▸ WHAT YOU NEED TO DO
Your answer should be the lines of the material that include the word "States".

▸ THE RECORDS
---+---
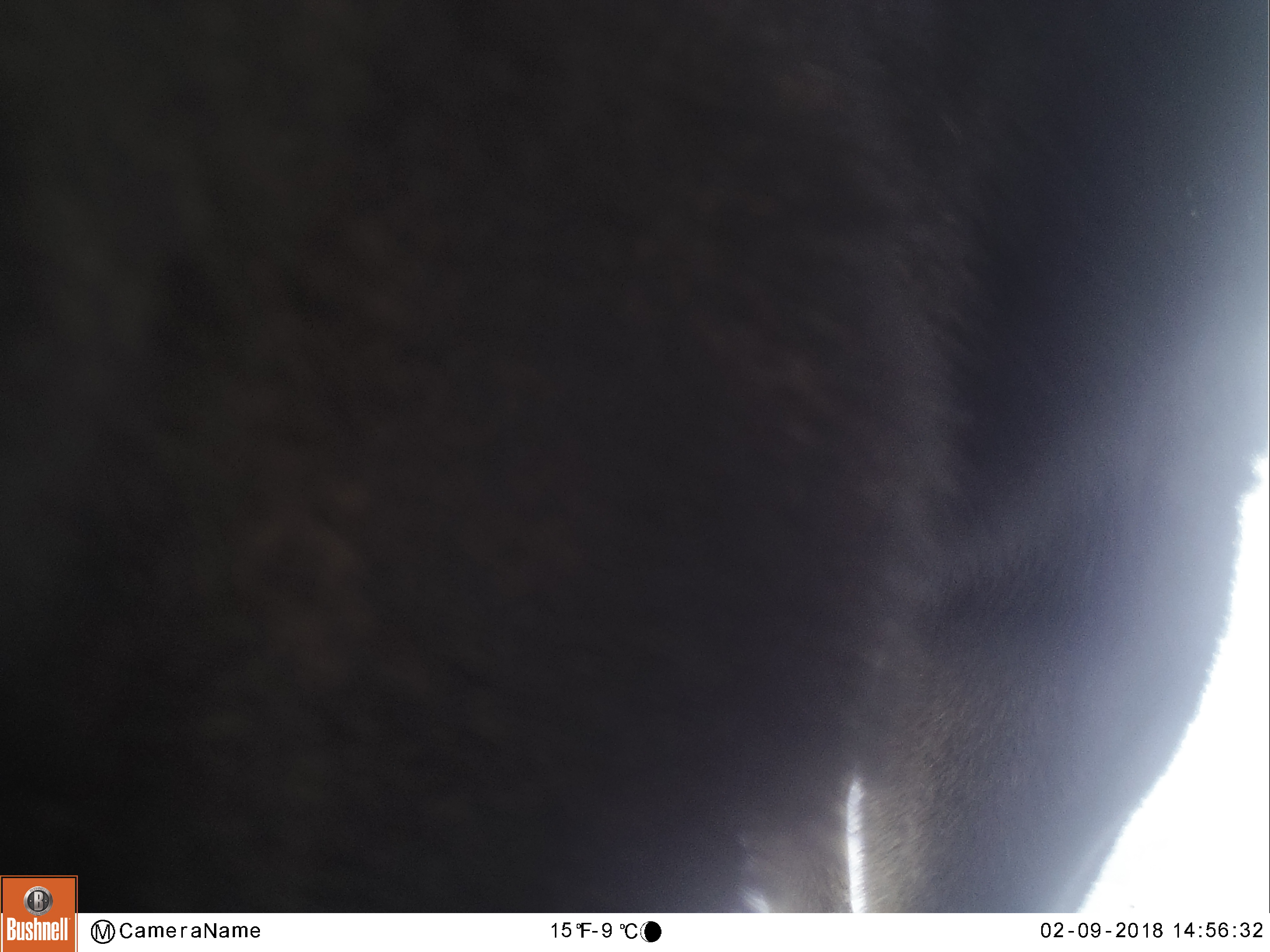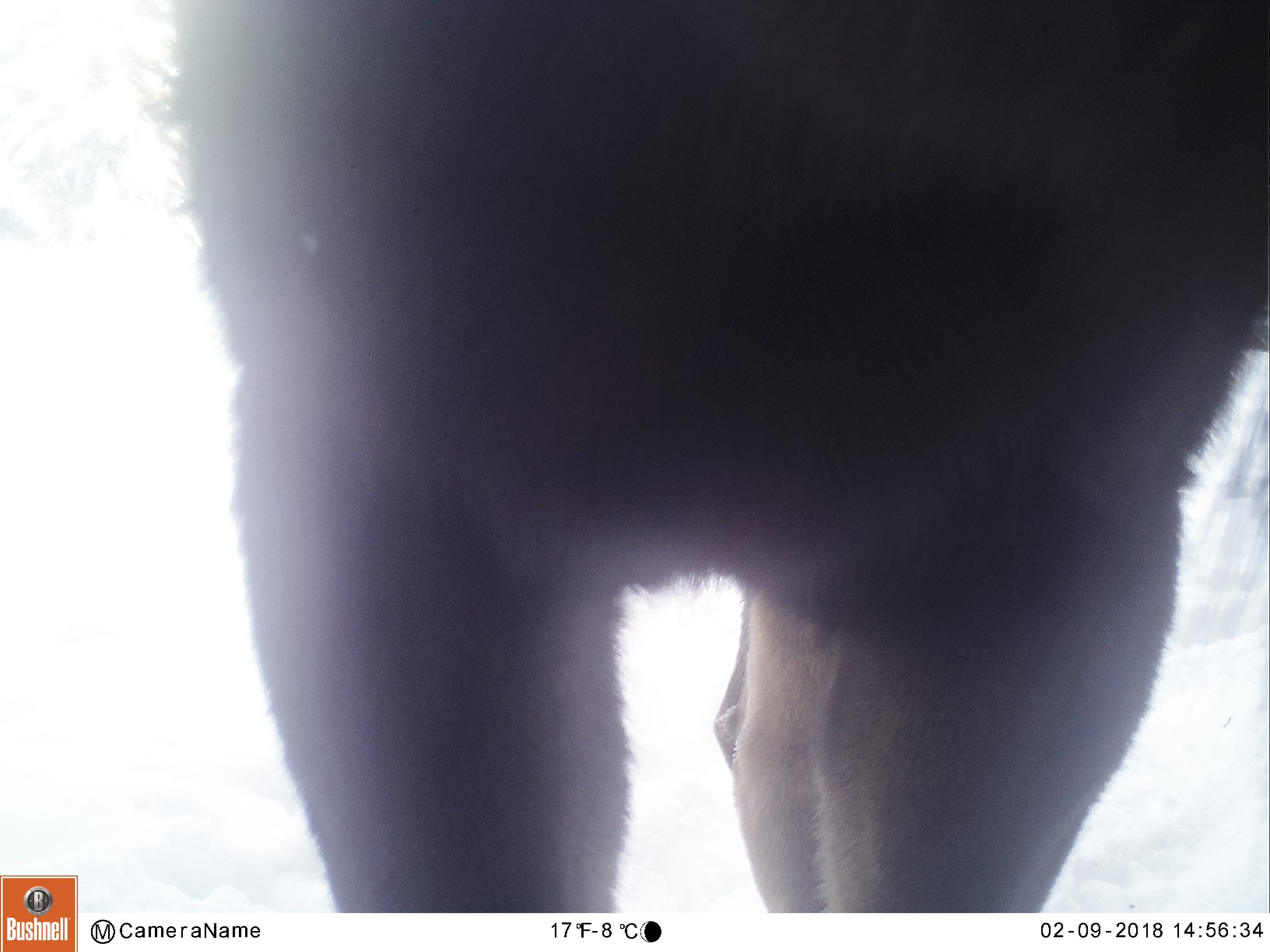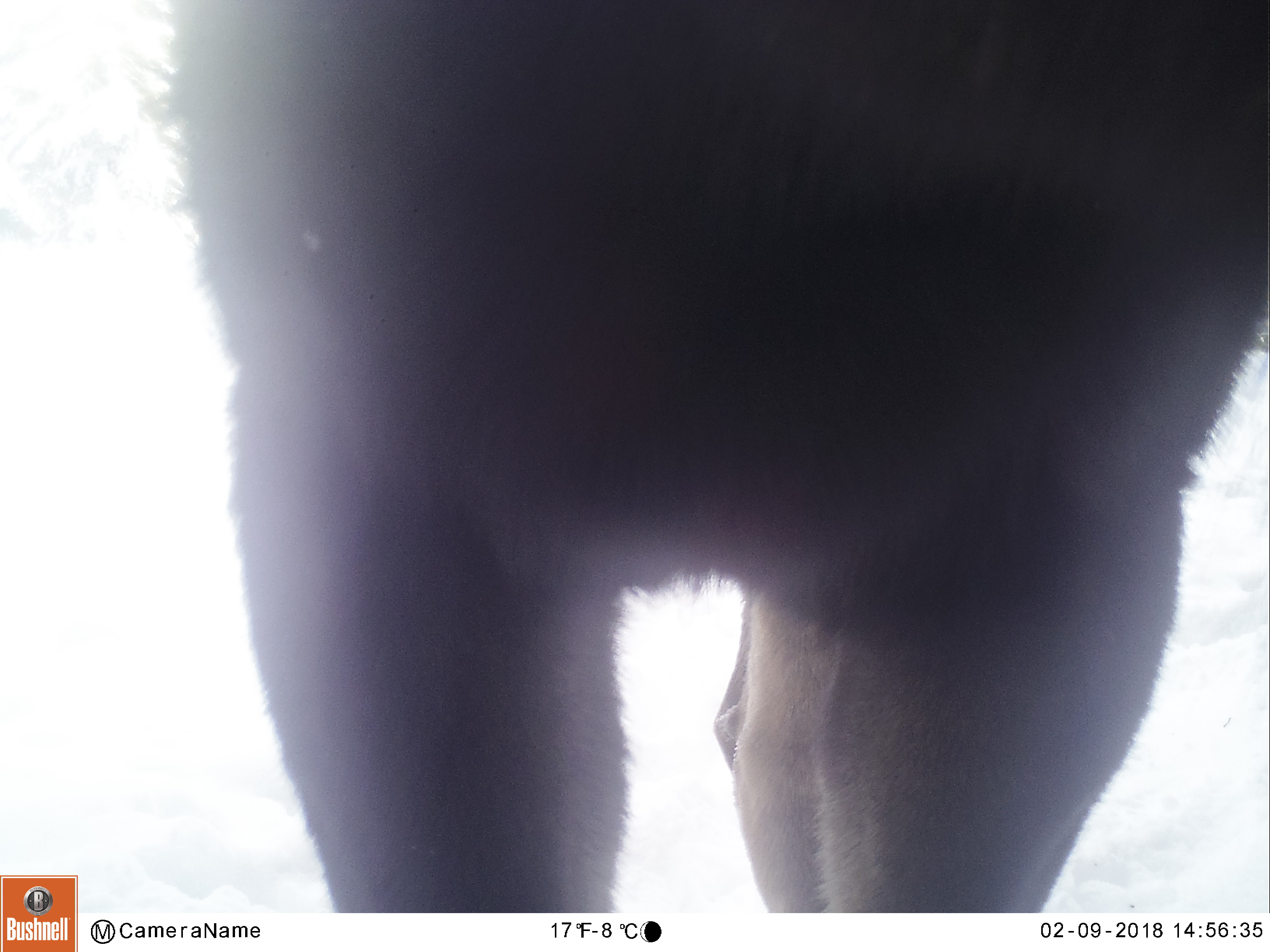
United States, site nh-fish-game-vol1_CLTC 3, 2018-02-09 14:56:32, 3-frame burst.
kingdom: Animalia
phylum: Chordata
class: Mammalia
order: Artiodactyla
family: Cervidae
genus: Alces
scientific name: Alces alces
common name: moose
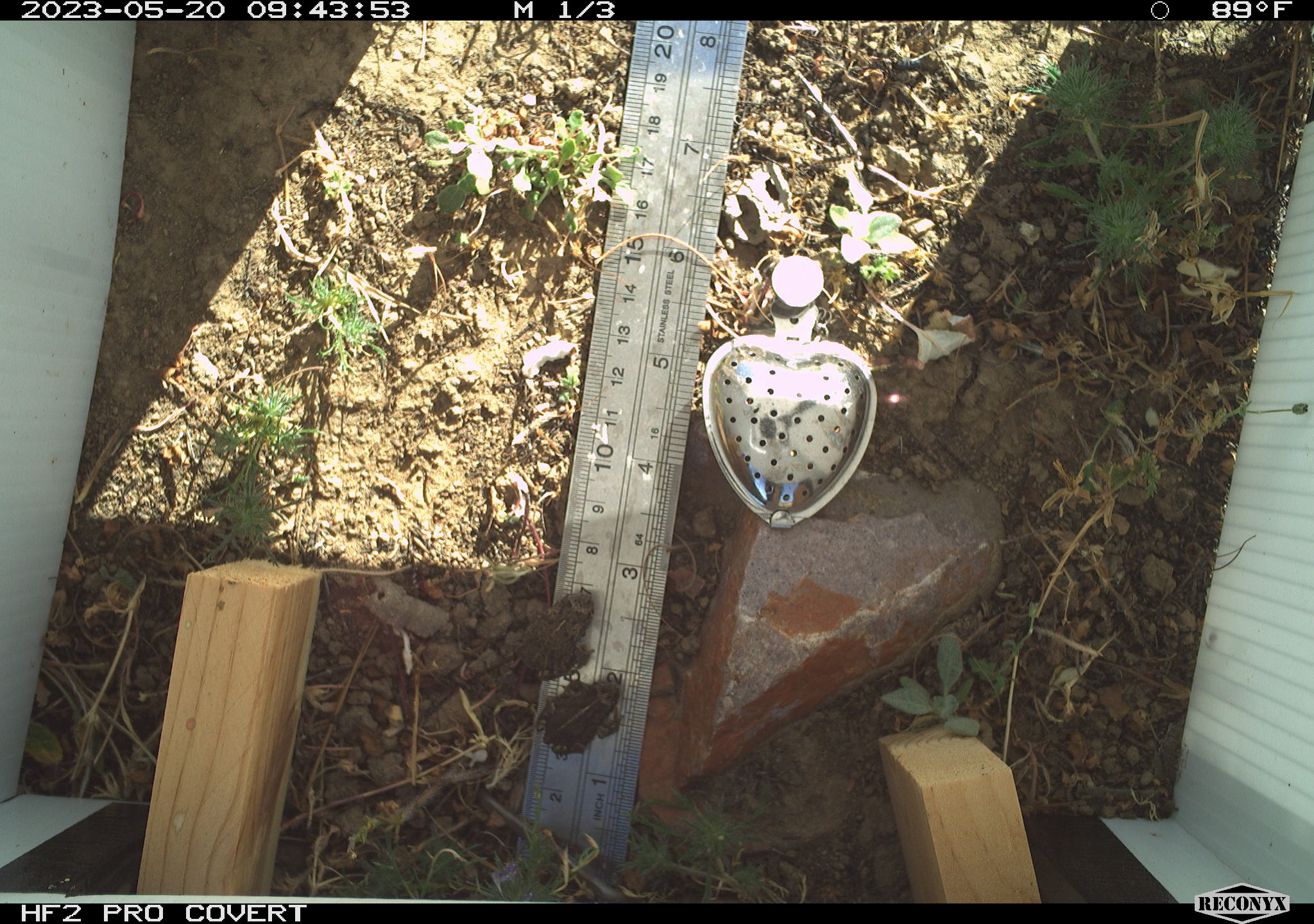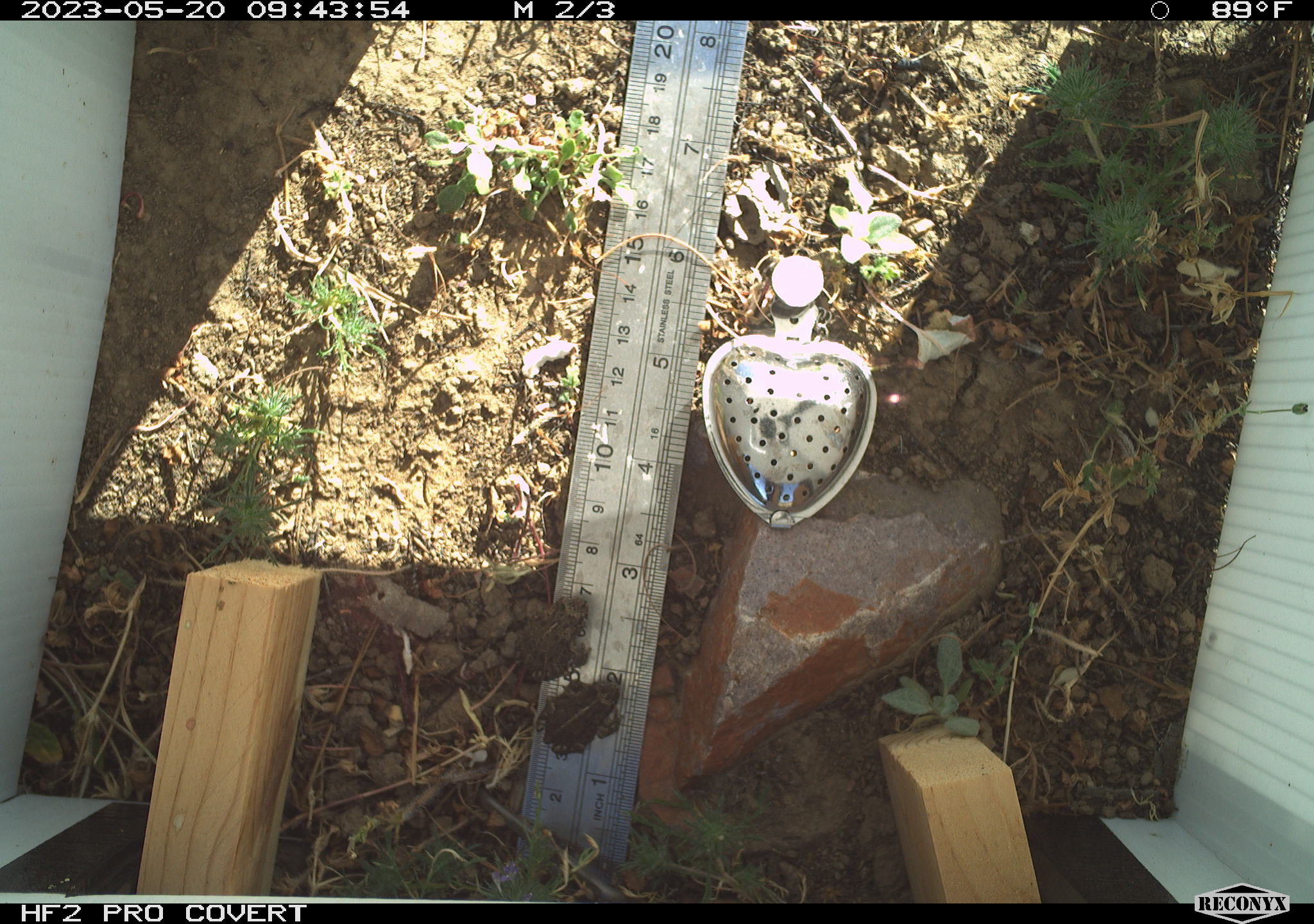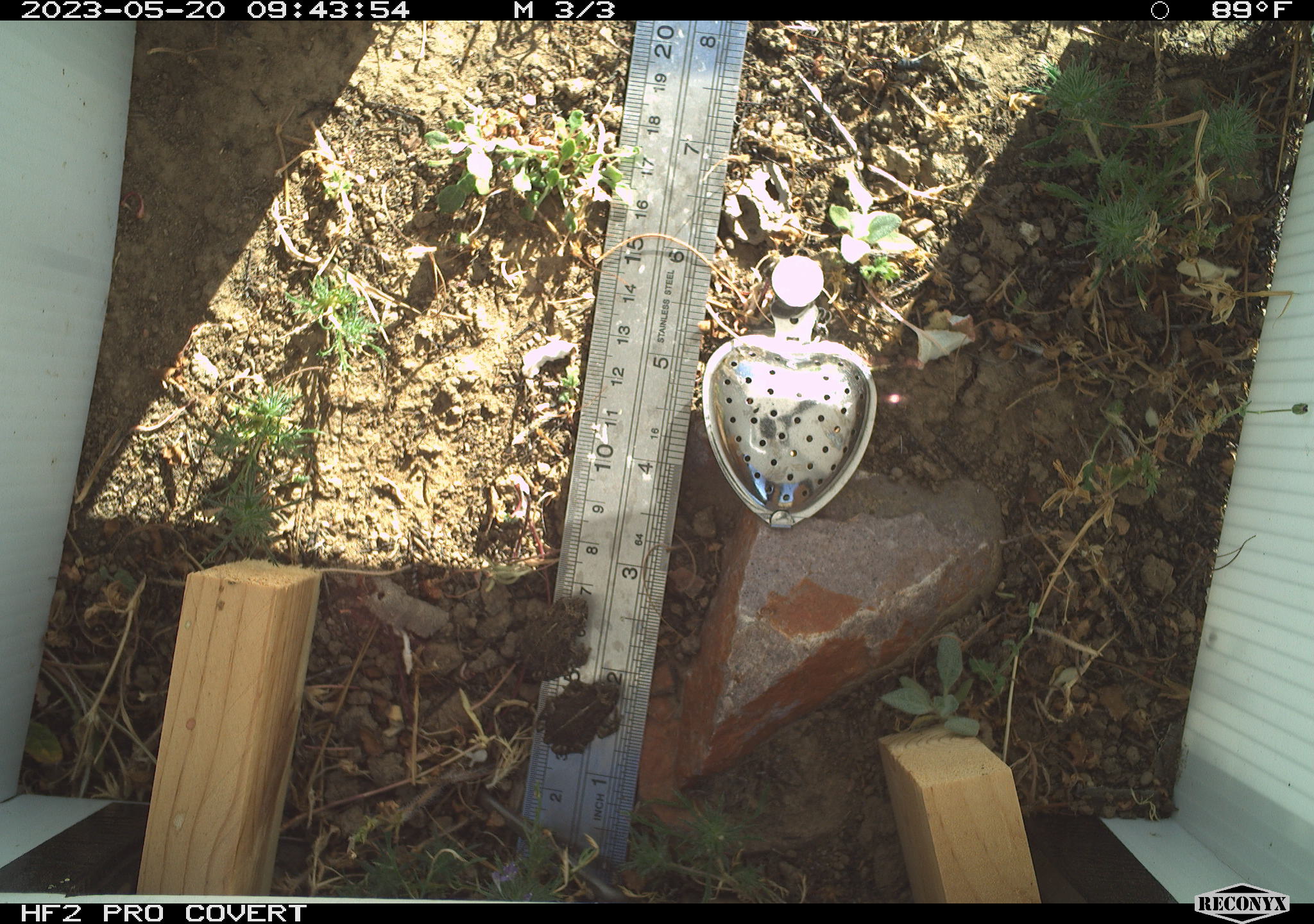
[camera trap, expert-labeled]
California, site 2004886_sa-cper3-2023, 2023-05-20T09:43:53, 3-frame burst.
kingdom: Animalia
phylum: Chordata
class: Amphibia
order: Anura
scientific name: Anura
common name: frogs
Frogs (Anura).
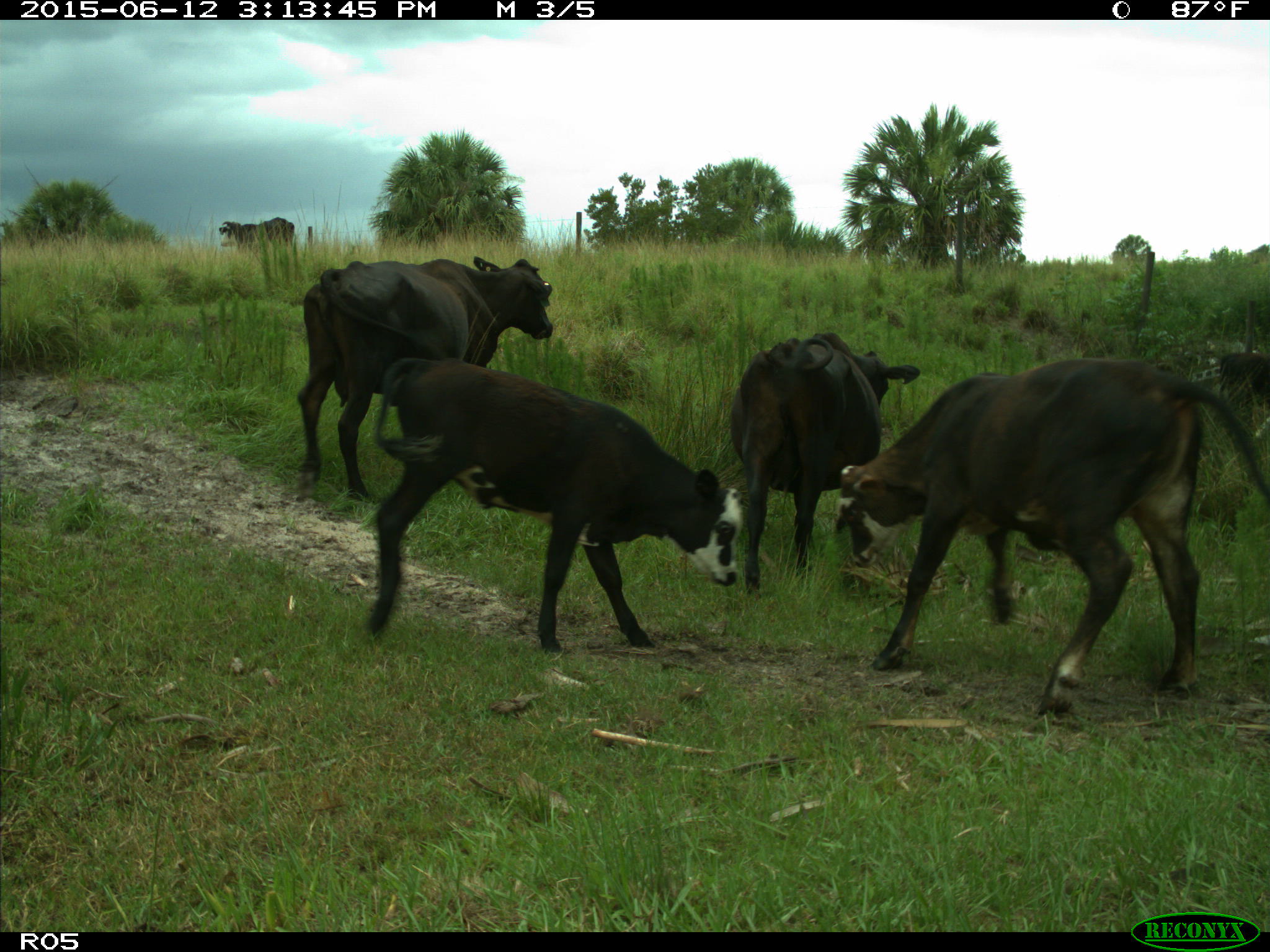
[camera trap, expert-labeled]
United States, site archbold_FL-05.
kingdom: Animalia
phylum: Chordata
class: Mammalia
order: Artiodactyla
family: Bovidae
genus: Bos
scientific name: Bos taurus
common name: domestic cow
Bos taurus (domestic cow).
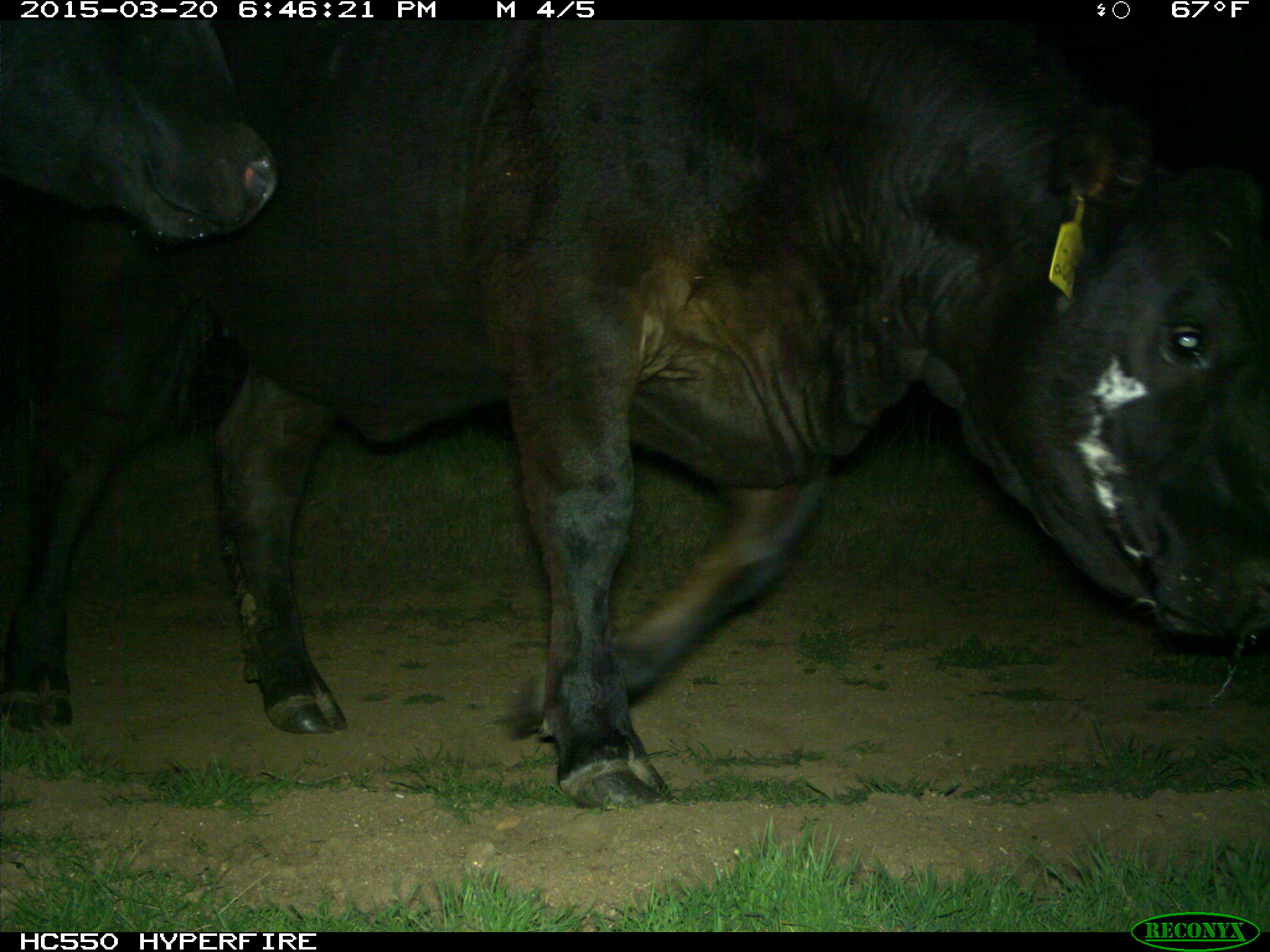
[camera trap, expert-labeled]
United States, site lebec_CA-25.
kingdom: Animalia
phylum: Chordata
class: Mammalia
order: Artiodactyla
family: Bovidae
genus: Bos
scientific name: Bos taurus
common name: domestic cow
---+---
▸ SOLUTION BELOW
United States, site nh-fish-game-vol1_CLTC 3, 2018-02-09 14:56:32, 3-frame burst.
United States, site archbold_FL-05.
United States, site lebec_CA-25.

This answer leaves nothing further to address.